* BEGIN Excerpted passage *
Amy Bock, the Feminine Bridegroom

Amy Bock was born in the city of Hobart in Tasmania, the Australian island subsequently a state, in 1859. She was the second of six children. Her father, Alfred, was a photographer, a trade which kept the Bock family on the move through her childhood. Amy showed an interest in amateur dramatics at an early age, something her father encouraged. In 1874 the family settled in Melbourne, possibly due to her mother Mary Ann’s poor health. The following year Mary Ann passed away in a mental asylum. Following this tragedy both Amy and her father moved away from Melbourne – he to New Zealand where he would marry again, she to the east into the rural area of Gippsland. There she stayed near Merriman’s Creek with a man named John Woods, who seems to have been a family friend. Her mother’s sad end earned her much sympathy, and she was smart enough to gain an education and put it to good use as a school teacher.

Amy Bock - headstuff.org
The most famous picture of Amy, showing her aged 55 after her “retirement” to Mokau. Source

Amy got a job at the state school in Maryvale, a small town which had sprung up around the railway from Melbourne to the big town of Sale. She was well liked by her pupils and their parents, but she was soon to ruin her life. In May 1884 Amy was arrested, on charges of fraud. The newspaper at the time says that she was initially arrested for the acquisition of two gold watches from a jeweller in Melbourne. She spun him a tale (backed with a letter claiming to be from her brother) that one of the watches was to be presented to a man retiring from her brother’s club, and got them both to show him and have him choose. (Not an unusual arrangement in those days.) When she failed to return to the store, the proprietor had her summonsed by a lawyer, and when she failed to appear he contacted the police. Since Amy had used her real name they had little trouble tracking her down. When they investigated further they found that Amy was responsible for multiple other bad debts round the city. This included two carriages she had purchased on credit and then sold on. Other items listed at her trial included a piano and multiple pieces of furniture. On Friday 23rd of May she was arrested and taken to court, where she was described as:

[R]ather below the medium height, and of very quiet, unassuming appearance…[H]er features were pinched in and deathly pale, and that she was thin and sickly, as though suffering from serious illness.

She had been ill in bed when arrested, and her case was remanded to allow a doctor to examine her (for both her physical and mental health). Before she could be brought back to trial, however, she fled the country. She had an open invitation from her father since his remarriage in 1882 to move to New Zealand, and this she did. Her father returned to Australia three years later in 1887, but Amy could not return with him.
* END Excerpted passage *
**Required actions**
**1.** Name every item the account of Amy Bock says she acquired through her frauds in Melbourne.
**2.** Answer these questions from the account of Amy Bock:
(a) What was her father's trade?
(b) In what month and year was she arrested on fraud charges?
(c) In what year did her father return to Australia?
The listing that follows comes from a separate source and is unrelated to the account of Amy Bock.
* BEGIN Data supplied *
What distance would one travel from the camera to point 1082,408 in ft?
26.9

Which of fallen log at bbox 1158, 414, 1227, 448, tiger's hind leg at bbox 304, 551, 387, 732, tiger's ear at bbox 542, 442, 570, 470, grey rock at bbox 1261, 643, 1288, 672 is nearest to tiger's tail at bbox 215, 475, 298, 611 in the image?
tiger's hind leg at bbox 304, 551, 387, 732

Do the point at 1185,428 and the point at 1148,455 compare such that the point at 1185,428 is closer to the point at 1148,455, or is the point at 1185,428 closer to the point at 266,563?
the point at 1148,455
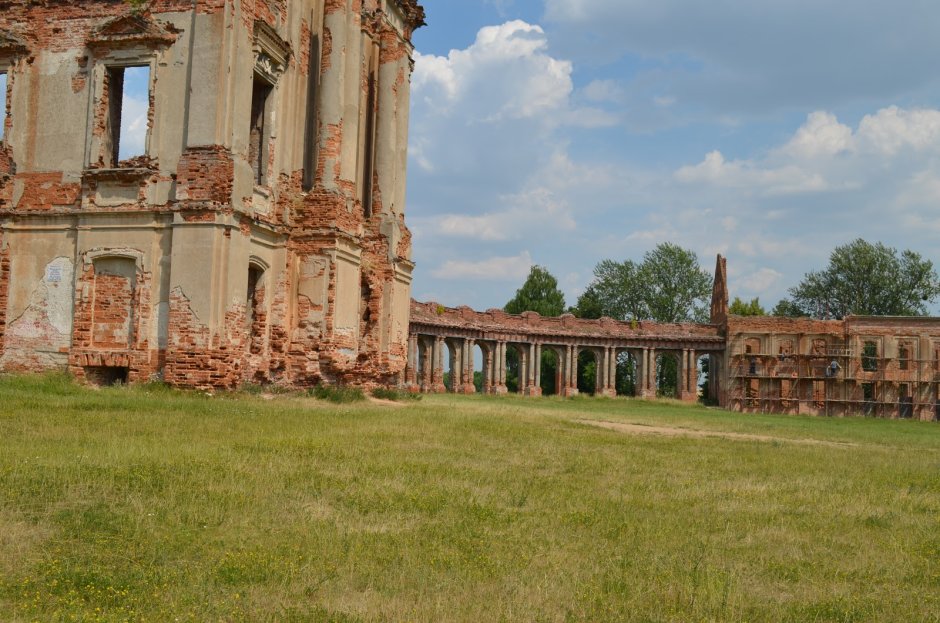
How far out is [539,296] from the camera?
70.2 m

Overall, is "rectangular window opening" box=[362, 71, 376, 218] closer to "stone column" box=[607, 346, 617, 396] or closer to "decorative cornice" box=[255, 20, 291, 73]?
"decorative cornice" box=[255, 20, 291, 73]

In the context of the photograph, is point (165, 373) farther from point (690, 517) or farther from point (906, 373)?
point (906, 373)

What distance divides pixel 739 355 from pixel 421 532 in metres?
47.5

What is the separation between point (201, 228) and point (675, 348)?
135 feet

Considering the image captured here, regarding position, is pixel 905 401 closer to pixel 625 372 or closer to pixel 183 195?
pixel 625 372

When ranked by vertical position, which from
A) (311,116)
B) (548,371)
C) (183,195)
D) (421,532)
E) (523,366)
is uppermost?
(311,116)

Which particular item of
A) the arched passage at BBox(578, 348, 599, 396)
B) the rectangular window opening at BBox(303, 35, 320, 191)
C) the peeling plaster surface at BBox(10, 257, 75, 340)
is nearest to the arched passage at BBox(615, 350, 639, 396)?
the arched passage at BBox(578, 348, 599, 396)

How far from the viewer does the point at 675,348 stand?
5319 centimetres

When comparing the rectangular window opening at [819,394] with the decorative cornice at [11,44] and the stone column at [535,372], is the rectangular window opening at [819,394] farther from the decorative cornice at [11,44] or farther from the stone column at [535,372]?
the decorative cornice at [11,44]

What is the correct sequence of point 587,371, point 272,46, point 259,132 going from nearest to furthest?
1. point 272,46
2. point 259,132
3. point 587,371

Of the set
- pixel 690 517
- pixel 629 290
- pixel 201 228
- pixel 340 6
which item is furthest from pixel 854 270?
pixel 690 517

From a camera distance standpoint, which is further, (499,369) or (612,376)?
(612,376)

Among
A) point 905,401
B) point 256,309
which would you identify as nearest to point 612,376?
point 905,401

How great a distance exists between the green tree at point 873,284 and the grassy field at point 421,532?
201ft
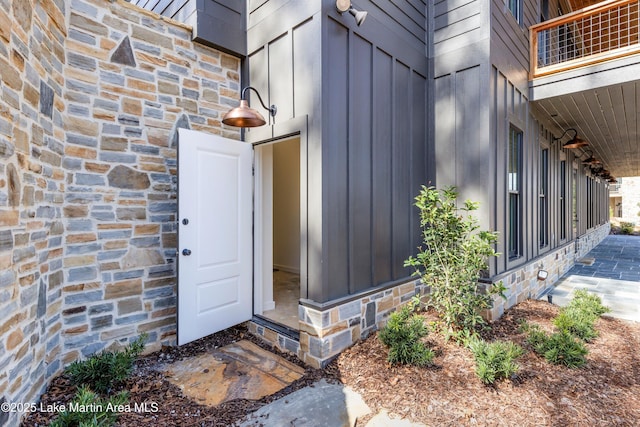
* END Data supplied *
**Exercise results**
**1.** Two gold watches, two carriages, a piano, and multiple pieces of furniture.

**2.**
(a) Photographer
(b) May 1884
(c) 1887